* Task directions
The data should be printed in full, character for character.

╭─ Material provided

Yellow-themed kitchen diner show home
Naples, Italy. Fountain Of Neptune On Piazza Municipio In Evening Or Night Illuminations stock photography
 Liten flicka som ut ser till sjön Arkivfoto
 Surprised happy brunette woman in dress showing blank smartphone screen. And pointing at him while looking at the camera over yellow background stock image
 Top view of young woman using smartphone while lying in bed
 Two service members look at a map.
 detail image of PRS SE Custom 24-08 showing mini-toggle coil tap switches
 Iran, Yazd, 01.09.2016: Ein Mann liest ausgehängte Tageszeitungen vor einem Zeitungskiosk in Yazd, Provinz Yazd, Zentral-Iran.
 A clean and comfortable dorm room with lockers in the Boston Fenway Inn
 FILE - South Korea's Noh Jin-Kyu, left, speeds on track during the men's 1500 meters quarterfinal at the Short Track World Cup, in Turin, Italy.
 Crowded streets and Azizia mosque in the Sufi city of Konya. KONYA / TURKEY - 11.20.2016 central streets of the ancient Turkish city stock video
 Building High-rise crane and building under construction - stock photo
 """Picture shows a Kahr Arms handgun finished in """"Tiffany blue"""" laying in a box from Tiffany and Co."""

╰─

* Output
Yellow-themed kitchen diner show home
Naples, Italy. Fountain Of Neptune On Piazza Municipio In Evening Or Night Illuminations stock photography
 Liten flicka som ut ser till sjön Arkivfoto
 Surprised happy brunette woman in dress showing blank smartphone screen. And pointing at him while looking at the camera over yellow background stock image
 Top view of young woman using smartphone while lying in bed
 Two service members look at a map.
 detail image of PRS SE Custom 24-08 showing mini-toggle coil tap switches
 Iran, Yazd, 01.09.2016: Ein Mann liest ausgehängte Tageszeitungen vor einem Zeitungskiosk in Yazd, Provinz Yazd, Zentral-Iran.
 A clean and comfortable dorm room with lockers in the Boston Fenway Inn
 FILE - South Korea's Noh Jin-Kyu, left, speeds on track during the men's 1500 meters quarterfinal at the Short Track World Cup, in Turin, Italy.
 Crowded streets and Azizia mosque in the Sufi city of Konya. KONYA / TURKEY - 11.20.2016 central streets of the ancient Turkish city stock video
 Building High-rise crane and building under construction - stock photo
 """Picture shows a Kahr Arms handgun finished in """"Tiffany blue"""" laying in a box from Tiffany and Co."""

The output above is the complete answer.